This document outlines the complete backend setup for the git-search application. It covers the overall architecture, database design, APIs, hosting, infrastructure, security, and maintenance practices in clear, everyday language.
The backend of git-search is built with a modern serverless approach, leveraging Next.js’s App Router for both page rendering and API routes. Here’s how it’s organized and why it works:
• Design Patterns & Frameworks
- Next.js 15 (App Router): Handles server-side rendering (SSR), static site generation (SSG), and API routes in one framework. API routes are treated as serverless functions that scale automatically.
- TypeScript: Applies type safety across the entire codebase, reducing bugs and improving developer productivity.
- Layered Structure: Separates code into directories (
app,components,hooks,lib,types) for clear concerns: •app/: Pages, layouts, and API endpoints.
•components/: Reusable UI elements.
•hooks/: Custom React hooks for data fetching.
•lib/: Utility functions and external client configurations (Supabase, Octokit).
•types/: Shared TypeScript interfaces.
• Scalability & Performance
- Serverless Functions: Each API route scales independently on Vercel.

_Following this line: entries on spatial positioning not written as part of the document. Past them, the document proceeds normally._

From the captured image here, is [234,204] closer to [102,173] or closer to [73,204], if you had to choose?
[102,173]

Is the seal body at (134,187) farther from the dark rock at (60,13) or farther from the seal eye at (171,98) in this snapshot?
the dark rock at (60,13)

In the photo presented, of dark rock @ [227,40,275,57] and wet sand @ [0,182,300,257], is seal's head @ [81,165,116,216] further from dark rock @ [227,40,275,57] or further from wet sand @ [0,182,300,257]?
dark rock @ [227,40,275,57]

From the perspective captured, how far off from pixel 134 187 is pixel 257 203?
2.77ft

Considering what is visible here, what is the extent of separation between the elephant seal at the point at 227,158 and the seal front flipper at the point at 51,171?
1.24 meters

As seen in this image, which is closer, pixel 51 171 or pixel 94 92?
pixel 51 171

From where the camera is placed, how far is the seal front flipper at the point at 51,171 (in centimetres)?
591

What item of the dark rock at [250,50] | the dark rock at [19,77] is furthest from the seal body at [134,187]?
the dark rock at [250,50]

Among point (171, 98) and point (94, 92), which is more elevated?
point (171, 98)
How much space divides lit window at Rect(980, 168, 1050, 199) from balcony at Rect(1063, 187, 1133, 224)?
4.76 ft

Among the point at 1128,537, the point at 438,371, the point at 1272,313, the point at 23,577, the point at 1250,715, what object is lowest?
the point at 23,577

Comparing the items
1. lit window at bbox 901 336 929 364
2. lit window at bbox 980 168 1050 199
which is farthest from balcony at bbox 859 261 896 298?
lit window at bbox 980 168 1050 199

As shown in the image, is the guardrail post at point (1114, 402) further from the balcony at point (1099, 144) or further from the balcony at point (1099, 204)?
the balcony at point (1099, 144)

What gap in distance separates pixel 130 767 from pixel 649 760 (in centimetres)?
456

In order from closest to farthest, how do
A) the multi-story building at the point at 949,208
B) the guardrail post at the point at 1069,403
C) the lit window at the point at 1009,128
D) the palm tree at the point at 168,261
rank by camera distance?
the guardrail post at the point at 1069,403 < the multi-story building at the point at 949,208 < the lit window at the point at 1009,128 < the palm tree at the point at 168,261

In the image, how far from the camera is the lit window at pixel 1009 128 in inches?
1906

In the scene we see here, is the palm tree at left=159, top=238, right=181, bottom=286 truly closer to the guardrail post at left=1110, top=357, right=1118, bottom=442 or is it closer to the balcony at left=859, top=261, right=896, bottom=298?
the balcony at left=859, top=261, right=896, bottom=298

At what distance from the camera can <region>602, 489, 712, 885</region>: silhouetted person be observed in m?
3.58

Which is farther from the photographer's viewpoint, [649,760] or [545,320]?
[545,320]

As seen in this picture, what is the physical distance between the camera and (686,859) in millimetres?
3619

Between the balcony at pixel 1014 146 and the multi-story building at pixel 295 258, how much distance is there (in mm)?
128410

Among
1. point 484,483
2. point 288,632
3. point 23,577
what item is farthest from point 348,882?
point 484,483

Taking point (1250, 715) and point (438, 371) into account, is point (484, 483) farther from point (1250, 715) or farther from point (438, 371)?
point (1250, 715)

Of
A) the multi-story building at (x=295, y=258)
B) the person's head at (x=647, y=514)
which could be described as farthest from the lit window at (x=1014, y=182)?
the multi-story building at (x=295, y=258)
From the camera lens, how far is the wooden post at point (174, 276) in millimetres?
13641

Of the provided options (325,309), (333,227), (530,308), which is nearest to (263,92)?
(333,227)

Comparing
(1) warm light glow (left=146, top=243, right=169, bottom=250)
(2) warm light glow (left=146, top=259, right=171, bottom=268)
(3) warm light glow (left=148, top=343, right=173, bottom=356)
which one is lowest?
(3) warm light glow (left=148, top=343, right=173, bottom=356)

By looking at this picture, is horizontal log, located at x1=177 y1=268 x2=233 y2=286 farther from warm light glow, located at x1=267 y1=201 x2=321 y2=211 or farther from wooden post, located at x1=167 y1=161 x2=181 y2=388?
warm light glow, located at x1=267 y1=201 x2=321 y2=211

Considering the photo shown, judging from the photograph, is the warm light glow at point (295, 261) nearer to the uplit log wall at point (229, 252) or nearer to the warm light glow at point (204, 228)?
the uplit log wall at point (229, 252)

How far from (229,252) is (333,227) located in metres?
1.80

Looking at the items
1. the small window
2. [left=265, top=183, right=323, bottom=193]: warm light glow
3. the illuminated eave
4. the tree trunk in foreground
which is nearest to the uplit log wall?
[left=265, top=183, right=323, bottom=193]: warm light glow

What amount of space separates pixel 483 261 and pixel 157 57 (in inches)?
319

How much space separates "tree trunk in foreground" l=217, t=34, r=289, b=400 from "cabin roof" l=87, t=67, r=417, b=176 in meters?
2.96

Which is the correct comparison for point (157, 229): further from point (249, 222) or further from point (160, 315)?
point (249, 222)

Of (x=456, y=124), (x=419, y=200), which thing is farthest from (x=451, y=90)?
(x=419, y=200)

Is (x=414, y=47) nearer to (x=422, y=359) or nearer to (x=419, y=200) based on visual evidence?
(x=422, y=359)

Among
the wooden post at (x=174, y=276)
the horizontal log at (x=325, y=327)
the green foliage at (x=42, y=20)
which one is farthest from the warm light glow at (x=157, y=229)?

- Stateless Design: Functions don’t hold session data in memory; user sessions are managed by Clerk and Supabase.
- Edge Caching & CDN: Vercel’s global network caches static assets and serverless responses, reducing latency.
- Database Connection Pooling: Supabase’s managed PostgreSQL handles connections efficiently under load.
• Maintainability
- Modular Code: Clear folder structure makes it easy to locate and update features.
- Environment Validation: At startup, the app checks that critical environment variables are present.
- Migrations: Supabase SQL migration files track all database schema changes.
Key Backend Tech Stack
- Next.js 15 (App Router)
- TypeScript
- Clerk (authentication)
- Supabase (PostgreSQL + RLS)
- Octokit (GitHub API client)
- Vercel AI SDK
- Docker (dev container)
The project uses Supabase’s managed PostgreSQL service as its primary data store. Here’s how data is handled:
• Database Type & System
- SQL Database: PostgreSQL hosted by Supabase.
- Managed Service: Automatic backups, high availability, and performance tuning provided by Supabase.
• Data Organization & Access
- Tables: Stores user-specific data such as favorites, chat histories, and search logs.
- Row-Level Security (RLS): Ensures each user only sees their own data based on policies defined per table.
- Migrations: All schema changes are scripted as SQL files under the
supabase/folder, ensuring version control.
• Data Practices
- Environment Isolation: Separate development, staging, and production databases.
- Backups & Point-in-Time Recovery: Supabase automatically backs up data and allows recovery to any point in time.
- Connection Pooling: Supabase pools database connections to handle spikes in traffic without exhausting resources.
Below is a human-friendly overview of the main tables, followed by SQL definitions for PostgreSQL.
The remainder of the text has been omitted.